Aim of the task:
Show each line of the records that contains the word "black", copied in full. Case counts.

Data records:
'''
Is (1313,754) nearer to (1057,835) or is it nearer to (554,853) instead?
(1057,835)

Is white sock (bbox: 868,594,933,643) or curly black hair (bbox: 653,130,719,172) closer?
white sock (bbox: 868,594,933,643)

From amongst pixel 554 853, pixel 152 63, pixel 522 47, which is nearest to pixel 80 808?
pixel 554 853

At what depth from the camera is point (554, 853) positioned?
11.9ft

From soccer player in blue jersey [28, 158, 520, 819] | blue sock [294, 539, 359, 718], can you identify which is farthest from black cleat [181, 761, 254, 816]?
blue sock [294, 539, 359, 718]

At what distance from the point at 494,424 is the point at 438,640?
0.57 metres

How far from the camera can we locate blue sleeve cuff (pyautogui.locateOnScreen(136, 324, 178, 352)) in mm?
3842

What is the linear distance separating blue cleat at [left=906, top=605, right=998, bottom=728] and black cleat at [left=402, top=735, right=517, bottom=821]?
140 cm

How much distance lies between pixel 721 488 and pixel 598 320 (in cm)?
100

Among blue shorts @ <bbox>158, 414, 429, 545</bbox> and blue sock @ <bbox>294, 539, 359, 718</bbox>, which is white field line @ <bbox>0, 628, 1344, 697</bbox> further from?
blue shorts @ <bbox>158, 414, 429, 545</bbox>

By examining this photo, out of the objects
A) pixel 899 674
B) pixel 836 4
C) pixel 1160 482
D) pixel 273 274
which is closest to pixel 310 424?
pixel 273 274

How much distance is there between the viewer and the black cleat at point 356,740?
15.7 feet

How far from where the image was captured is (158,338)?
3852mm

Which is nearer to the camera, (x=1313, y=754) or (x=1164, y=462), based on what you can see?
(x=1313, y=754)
'''
'''
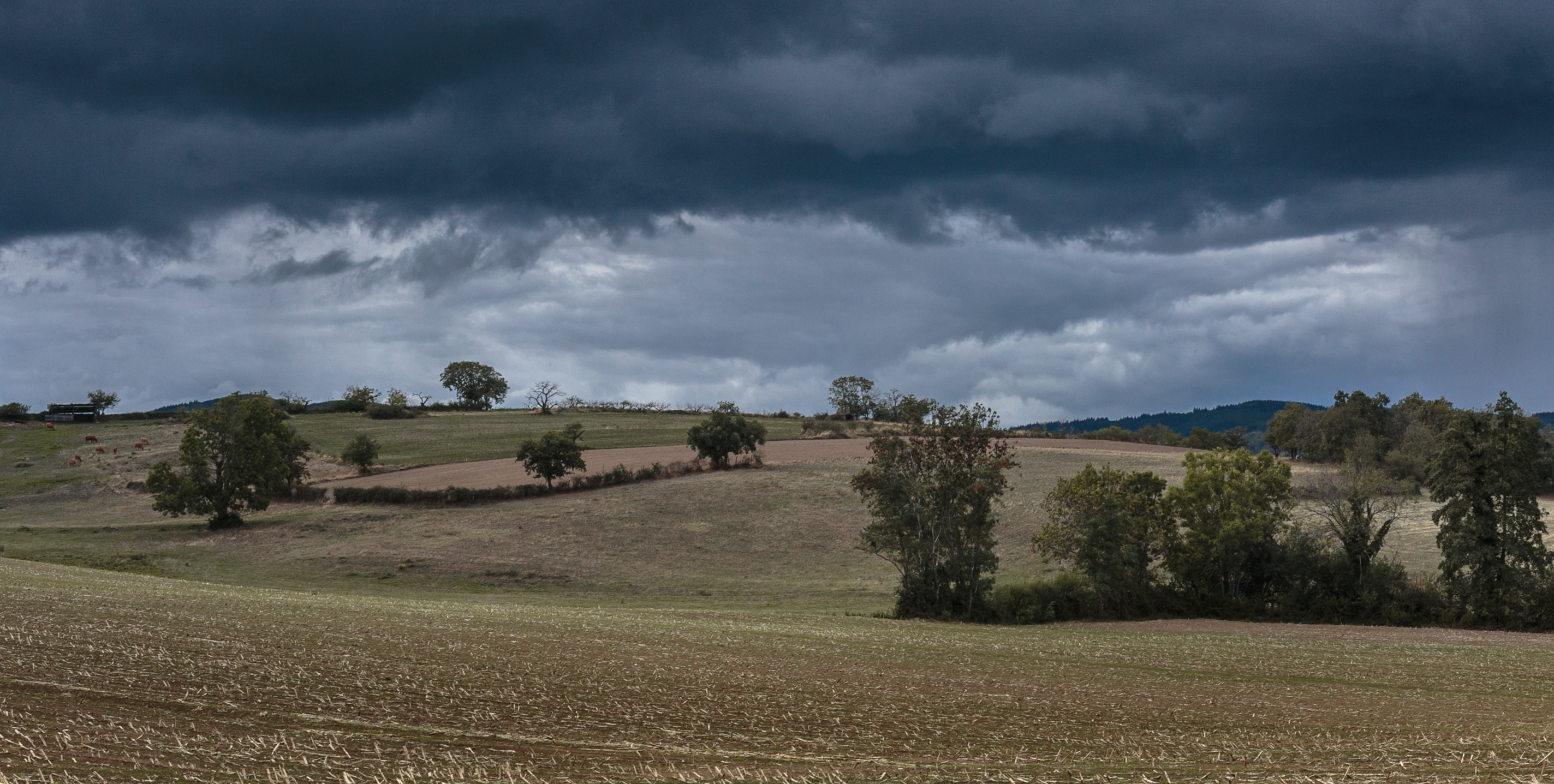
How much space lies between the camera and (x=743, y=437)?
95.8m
'''
Response:
Is white sock (bbox: 868,594,933,643) or curly black hair (bbox: 653,130,719,172) closer?
From soccer player in blue jersey [28, 158, 520, 819] | blue sock [294, 539, 359, 718], can you identify which is farthest from black cleat [181, 761, 254, 816]?
What is the linear distance separating blue cleat at [left=906, top=605, right=998, bottom=728] and black cleat at [left=402, top=735, right=517, bottom=821]?
How much distance is there between the viewer and the black cleat at point 356,740?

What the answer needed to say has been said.